学生時代に自転車で通っていた頃,お菓子の工場の近くを通ると,いつも甘~い匂いがした。深呼吸をして鼻で味わって,少しだけ得をした気分になったものだ。味や香りだけでなくパッケージからおまけまで,子ども心をくすぐるしかけに満ちている。今日はお菓子工場の紀行だ。
大阪市此花区伝法に「カバヤ食品株式会社大阪工場」がある。
カバヤといえば,「カバヤ文庫」という景品だとか「カバ車」という宣伝カーが有名だが,私にとっては古すぎて懐かしくもなんともない。しかし,この工場の年月を経たレトロな門柱は,現代にあっては逆に新鮮な感じがする。いったい,どんな工場なのだろう。此花区役所が今年3月15日に発行した「このはな こどもしんぶん」の3面に小学生記者のレポートが掲載されているので読んでみよう。
記者:どんなお菓子を作っていますか?
宮野さん:おもに,チョコレートのお菓子とぬいぐるみやおもちゃの入ったお菓子を作っています。
記者:会社ができたのは,いつですか?
田中さん:1946年(昭和21年)です。人間なら63才です。
記者:いちばん初めに作ったお菓子は,何ですか?
田中さん:キャラメルです。甘いもののない時代だったので,大人気でした。
記者:どうしてカバヤという名前なのですか?
田中さん:会社ができたのは,戦争が終わったすぐ後でした。カバには「おとなしくて平和を愛する」というイメージがあるので,平和な時代が続くようにという願いをこめて名づけました。
記者:ここに工場ができたのはいつですか?
田中さん:1951年にここにあった別の会社の工場でお菓子を作り始めて,1983年にカバヤ食品株式会社大阪工場になりました。歴史のある工場なんですよ。
どおりで歴史を感じるはずだ。では,どんなお菓子を作っているのかな。
さらに記者は香りについてレポートしている。
工場の中は,チョコレートのいい香りがしています。でも宮野さんは,ぜんぜん気にならないそうです。長年工場で働いているので,鼻がチョコの香りに慣れてあまり感じなくなっているらしいです。
記事の中でも「豆ちしき」が秀逸だ。
昭和28年に,ドイツから来たカバを水槽つきのトラックに乗せて日本中を回りました。本物のカバは珍しかったので,子どもたちは大喜びでした。そのカバは,石川県の動物園でいまも元気に暮らしています。日本一長生きのおばあちゃんカバです。

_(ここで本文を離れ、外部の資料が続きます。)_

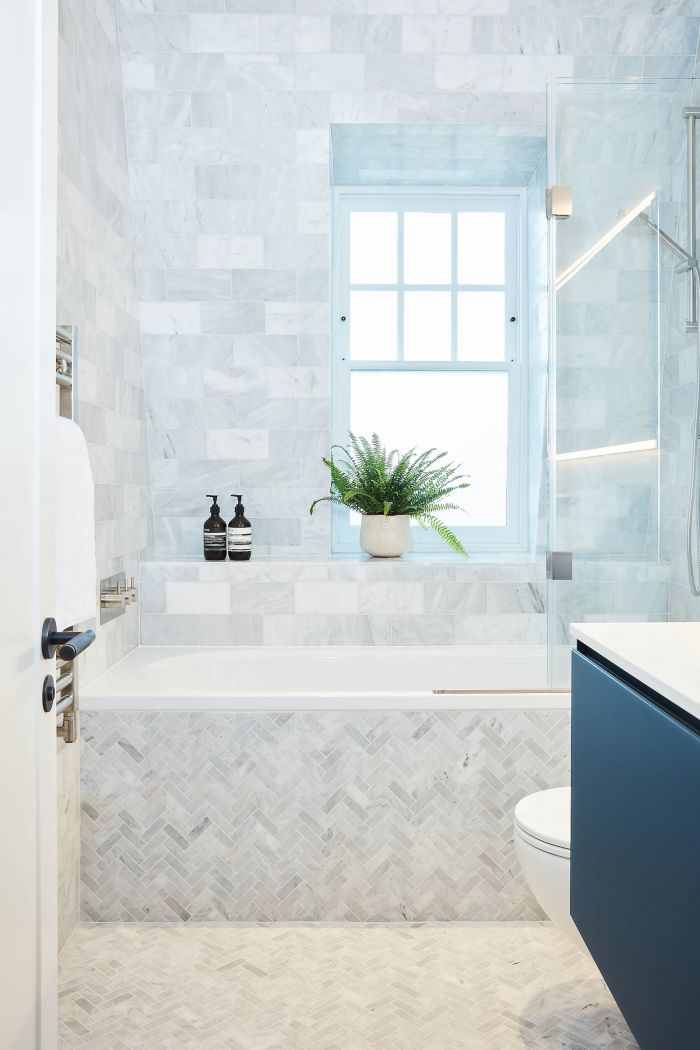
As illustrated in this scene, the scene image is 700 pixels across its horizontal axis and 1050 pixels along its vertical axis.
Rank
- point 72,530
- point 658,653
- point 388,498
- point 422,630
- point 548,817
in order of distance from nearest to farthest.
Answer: point 658,653
point 72,530
point 548,817
point 422,630
point 388,498

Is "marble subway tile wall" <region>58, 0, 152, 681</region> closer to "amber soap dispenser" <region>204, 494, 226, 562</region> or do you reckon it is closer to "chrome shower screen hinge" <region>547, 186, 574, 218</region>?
"amber soap dispenser" <region>204, 494, 226, 562</region>

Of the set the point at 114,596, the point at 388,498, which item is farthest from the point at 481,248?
the point at 114,596

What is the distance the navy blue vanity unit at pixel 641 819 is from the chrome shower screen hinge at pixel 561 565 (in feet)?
2.53

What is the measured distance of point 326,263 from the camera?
321cm

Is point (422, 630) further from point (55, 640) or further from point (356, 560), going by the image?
point (55, 640)

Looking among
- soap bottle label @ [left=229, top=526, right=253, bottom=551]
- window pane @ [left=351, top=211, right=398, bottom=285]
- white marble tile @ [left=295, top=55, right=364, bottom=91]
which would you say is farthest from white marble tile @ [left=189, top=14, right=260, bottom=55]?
soap bottle label @ [left=229, top=526, right=253, bottom=551]

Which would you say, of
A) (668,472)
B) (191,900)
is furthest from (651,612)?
(191,900)

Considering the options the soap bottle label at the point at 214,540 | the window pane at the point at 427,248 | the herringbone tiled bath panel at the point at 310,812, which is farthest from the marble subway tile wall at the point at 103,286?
the window pane at the point at 427,248

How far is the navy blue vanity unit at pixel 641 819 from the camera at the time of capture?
1.01 metres

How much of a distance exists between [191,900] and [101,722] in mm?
559

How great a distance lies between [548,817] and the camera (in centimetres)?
187

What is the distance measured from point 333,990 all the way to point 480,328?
2607 millimetres

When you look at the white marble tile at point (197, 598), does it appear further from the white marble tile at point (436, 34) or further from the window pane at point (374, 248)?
the white marble tile at point (436, 34)

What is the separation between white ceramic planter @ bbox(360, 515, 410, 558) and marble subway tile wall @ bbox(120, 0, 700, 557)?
0.67 ft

そうだったのか,現代史。いしかわ動物園のHPでは,次のように紹介されている。
いしかわ動物園で飼育されているカバは「デカ」ばあちゃんとして県民に愛されており、 長寿日本一としても有名になりました。2009年3月31日で57歳となり、世界では第2位の記録となっています。毎年敬老の日には、地元園児らのお歌とお遊戯で、そして担当職員手作りのおからケーキでお祝いをしています。
これはすごい。この製菓業界の恩人(カバ)を現代化遺産として推薦しようではないか。